His sharp words took even him by surprise and stopped her as she reached the meadow. She paused and looked warily over her shoulder, her long shadow stretching over the faded grasses. His body was rigid, and his glare was fierce as he stood there staring at her. He felt naked before her—impatient, frustrated—but he could not stop himself. Somehow he had to make her understand.

“Don’t you see?” He checked the dark note of pleading in his voice, but he could not expunge the tone of quiet despair. “I need . . . I don’t know what I need. All I know is that I am alone. Entirely . . . alone.”

There.
The words were out.

He held her stare, his entire soul at her mercy. He saw the tremor that shook her, saw her battle with herself, but she was an ivory tower of virtue; she did not break.

She passed a scathing glance over him. “I’m not surprised.”
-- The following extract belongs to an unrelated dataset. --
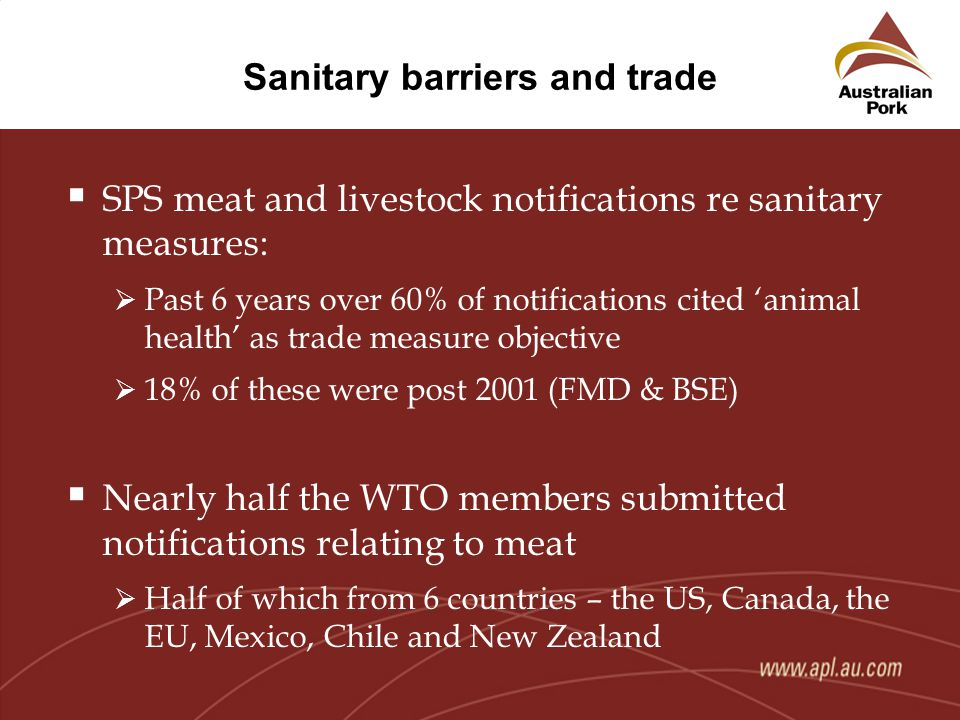 Sanitary barriers and trade  SPS meat and livestock notifications re sanitary measures:  Past 6 years over 60% of notifications cited 'animal health' as trade measure objective  18% of these were post 2001 (FMD & BSE)  Nearly half the WTO members submitted notifications relating to meat  Half of which from 6 countries – the US, Canada, the EU, Mexico, Chile and New Zealand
He flinched, dropped his gaze.

She turned on her heel and walked away.

 

CHAPTER
SIX

Hours later, Lucien swept out of the gates of

Revell Court
astride his Andalusian stallion and rode into the black, windy night. The horse’s hoofbeats thundered over the wooden bridge, its long, vigorous strides flying over the road, taking the hill in lusty exertion.

He rode low in the saddle, a taut give in the reins, the wind rippling through his hair and the stallion’s mane. Around him, the blowing woodlands were alive with the creaking of branches and the rattle of dead leaves. The horse didn’t like it, snorting in warning at the wind, tossing its head.

The peasants claimed that phantoms walked on nights like this, Lucien thought, his mood as sulky and dark as the sky, where no moon shone. Woolly clouds trampled the crisp elegance of the constellations as the wind herded them on like vast gray sheep. The chill of the night and the speed of his stallion’s gallop helped to take the edge off the hurt and anger he was still nursing, thwarted passion burning in his veins.
Alice’s words had cut him, but even so, he had waited like a fool for her to come out of her room, busying himself for hours with minutiae, unable to concentrate until the maid told him that Miss had asked for supper in her room.

He had realized that she was battening down in there for a siege. He had spent enough time in the army to hate sieges with every fiber of his being. They always ended disastrously. He didn’t suppose he could starve her out, but he refused to try to wheedle her out again with words. He still had the key, of course, and could win the battle in a trice, but that was hardly an honorable victory. If he simply barged in on her, she would only detest him more. He was beginning to see that he
could not
win by any of his usual methods. What the devil had he gotten himself into? He slowed his horse, sensing that the stallion’s initial explosive burst of verve upon being let out of its kingly stall had been spent.

Predictably, the stallion settled into a more amenable temper. Lucien gave the horse’s velvety neck a grateful pat; he understood the animal’s eccentricities, and the horse understood his. Leaving the woods for the open moors, they dropped back into a leisurely canter.